Chatham father Adam Green cleared of involvement in drive-by shooting of Dara Shikah and Nabil Kheder
10:00, 08 October 2014
A dad has been acquitted of being one of two men who fired a sawn-off shotgun at two Kurdish men over the sale of car.
Adam Green, of Hards Town, Chatham, agreed that he had been at the yard in Gillingham the day before when violence broke out over the sale of a car in a dangerous condition.
But he claimed in court he did not return on orange moto-cross style motorbikes with another rider and fire at two men working there with a double barrelled sawn-off shotgun.
Now a Maidstone Crown Court jury has returned majority verdicts on two charges of attempted murder, two of wounding with intent and two of unlawful wounding against Green.
His sister, mother-of-two Melissa Green, 22, of Lord Duncan Court, Duncan Road, Gillingham was also cleared of a charge of perverting the course of justice.
But their brother, Steven Green, was unanimously convicted of perverting the course of justice.
The 28-year-old, of Luton Road, Chatham, had earlier been found unfit to plead to the charge and the jury just had to decide whether he “did the act”.
Maidstone Crown Court had heard victims Dara Shikah and Nabil Kheder were wrongly targeted as they had nothing to do with the sale of the car.
The Kurdish men tried to run to safety but suffered leg wounds at the yard in Railway Street, Gillingham, on April 13, 2012.
The jury had been told that two men who worked for Khabat Ismail sold a Ford Focus to the Greens’ brother Tony for his girlfriend.
Adam Green and others went to the yard on April 12 and asked mechanic friend Mark Payne to inspect the car.
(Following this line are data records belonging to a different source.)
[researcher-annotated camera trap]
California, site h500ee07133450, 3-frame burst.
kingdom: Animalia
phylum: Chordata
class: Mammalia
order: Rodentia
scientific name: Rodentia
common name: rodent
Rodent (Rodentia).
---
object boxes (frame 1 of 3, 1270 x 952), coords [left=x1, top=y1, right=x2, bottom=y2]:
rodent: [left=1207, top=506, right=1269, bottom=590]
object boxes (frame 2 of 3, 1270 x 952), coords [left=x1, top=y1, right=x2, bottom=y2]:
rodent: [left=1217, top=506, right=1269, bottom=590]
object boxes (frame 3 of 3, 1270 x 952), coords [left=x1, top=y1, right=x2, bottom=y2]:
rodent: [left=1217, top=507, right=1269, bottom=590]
He told them it was extremely dangerous.
Green said his brother asked the seller to fix the car but he refused and violence then broke out.
He was struck on the arm by a metal bar and his brother suffered a head wound.
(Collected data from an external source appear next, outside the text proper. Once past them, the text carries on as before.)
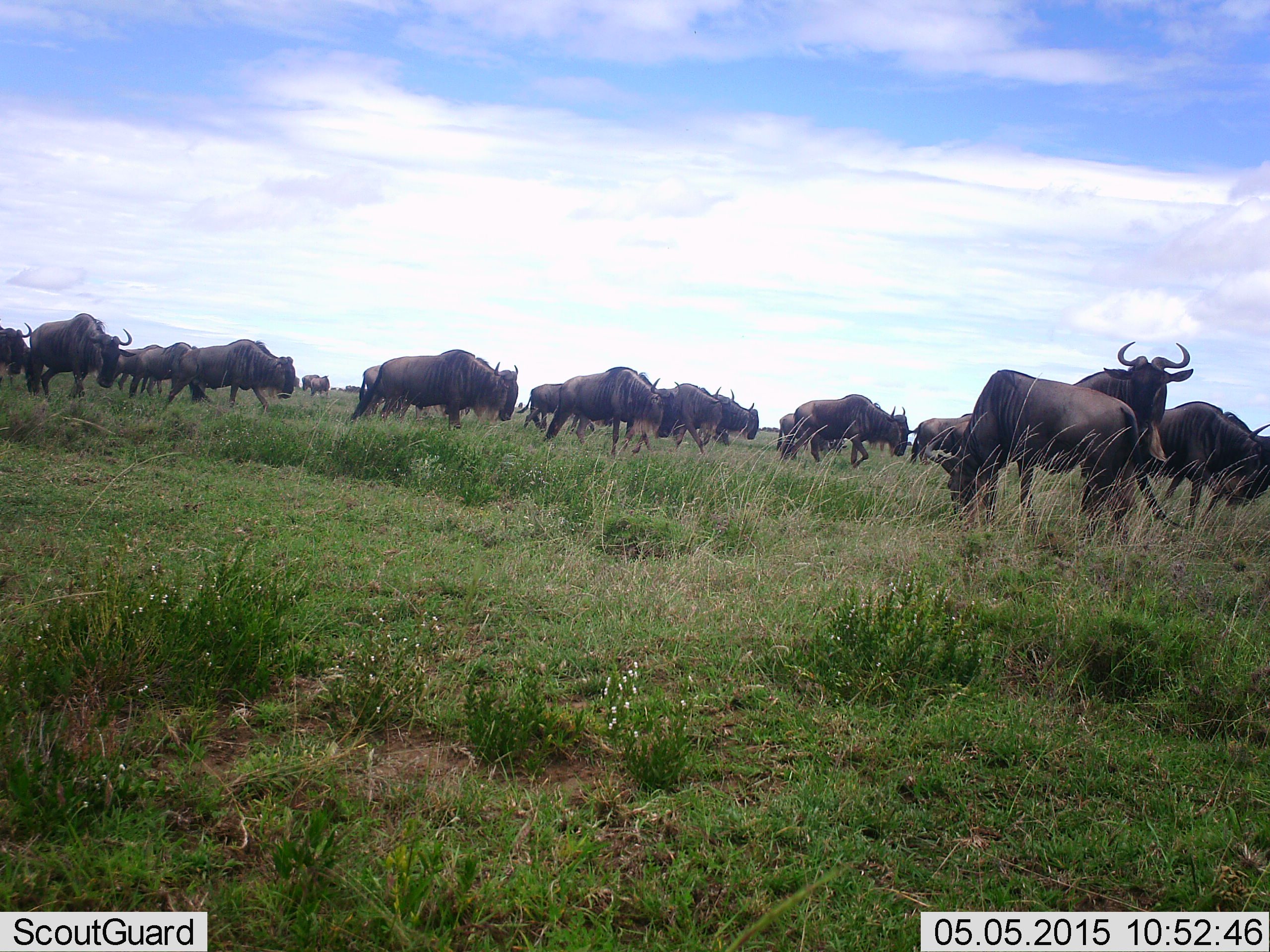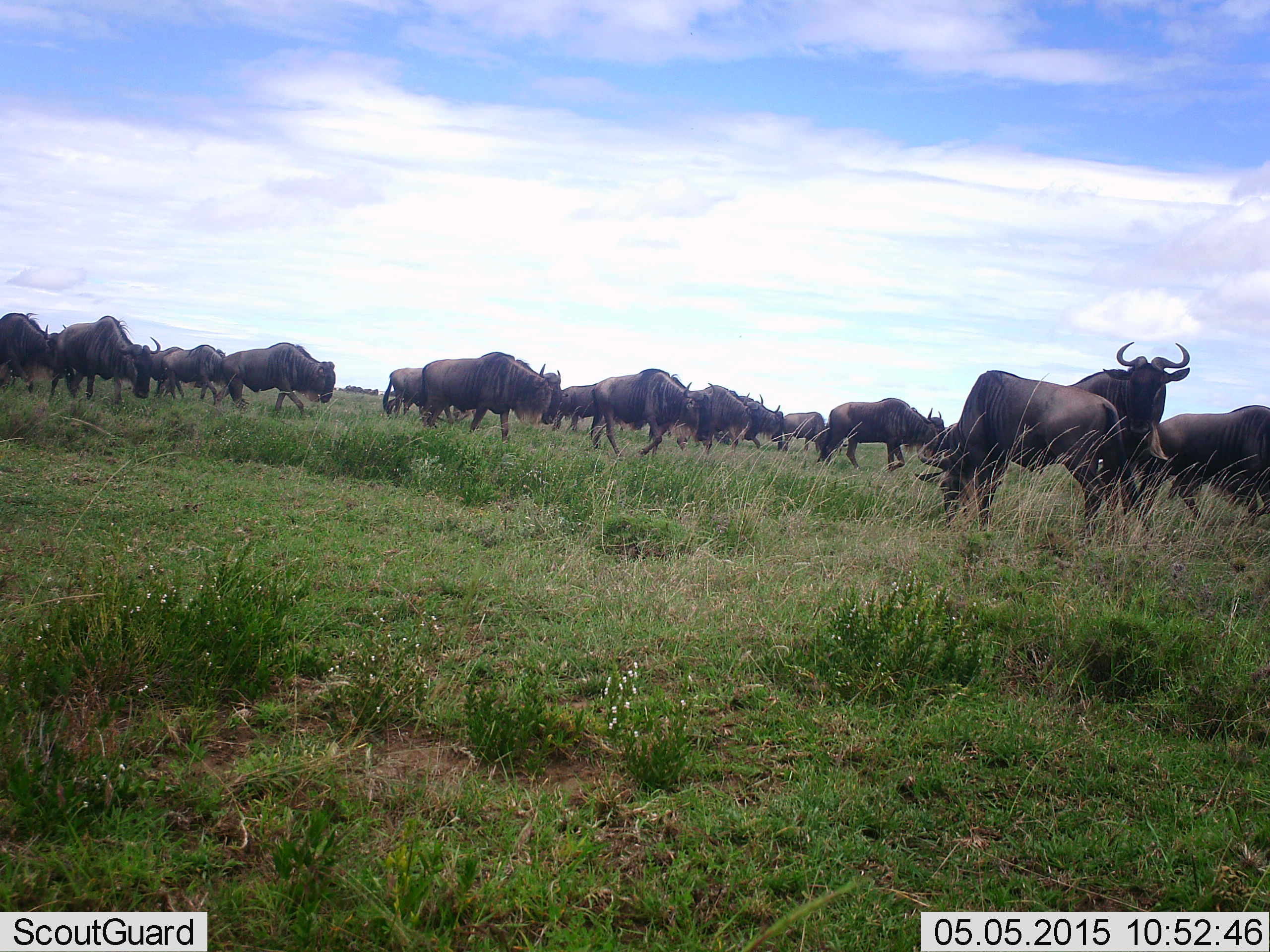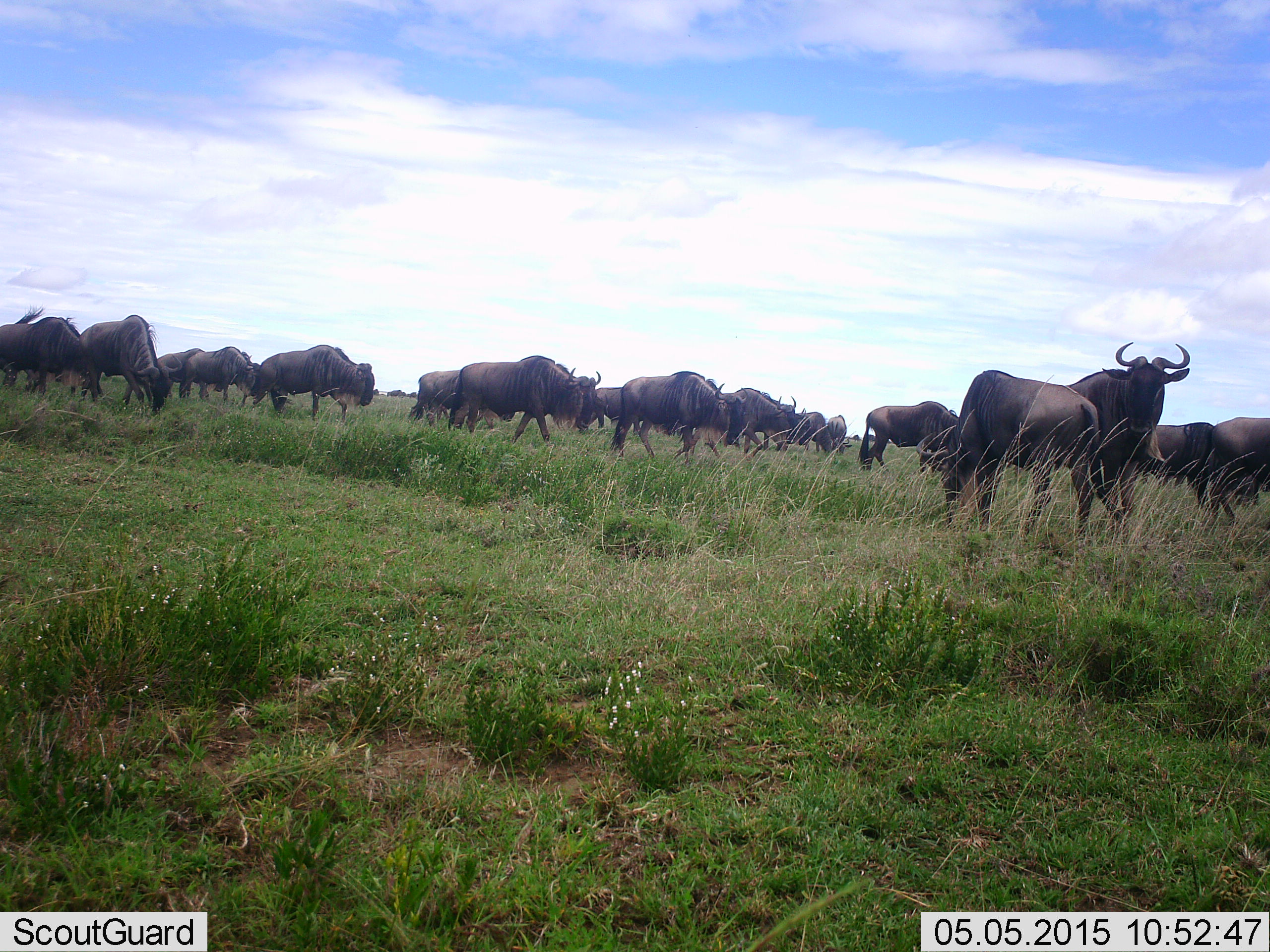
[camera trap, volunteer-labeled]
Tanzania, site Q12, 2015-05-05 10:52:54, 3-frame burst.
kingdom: Animalia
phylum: Chordata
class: Mammalia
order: Artiodactyla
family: Bovidae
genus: Connochaetes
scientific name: Connochaetes taurinus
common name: blue wildebeest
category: wildebeest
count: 11-50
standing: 30%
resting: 0%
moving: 100%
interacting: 10%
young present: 0%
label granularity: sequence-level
They went to Medway Hospital for treatment but left when the men from the yard turned up.
Green, who suffers from Asperger’s disorder and receives disability allowance, said he owned several motorcycles which were kept in a friend’s garage at the flats in Hards Town.
“I rode them for fun,” he said. “Other people also rode them. I could name quite a lot of people who rode them.”
Green claimed on the morning of the shooting he went for a jog at the Great Lines for 30 to 45 minutes.
When he returned to home, he said, he went to the friend’s flat and saw a crash helmet, overalls and wet Nike trainers nearby on some furniture.
He thought the friend had taken them out of the garage, he said, in one of his “funny turns”, so he picked them up and took them to his flat.
The helmet belonged to his brother Steven.
“I knew they were from the garage,” he continued. “I have seen them in there before. I recognised the overalls from the garage but can’t say whose they were. I didn’t recognise the trainers.”
Green said he had a rest and then went to the Pump House Gym in Chatham High Street.
CCTV showed him arriving there soon after 1pm.
The shooting happened around midday.
Steven Green was bailed and will be sentenced on November 17.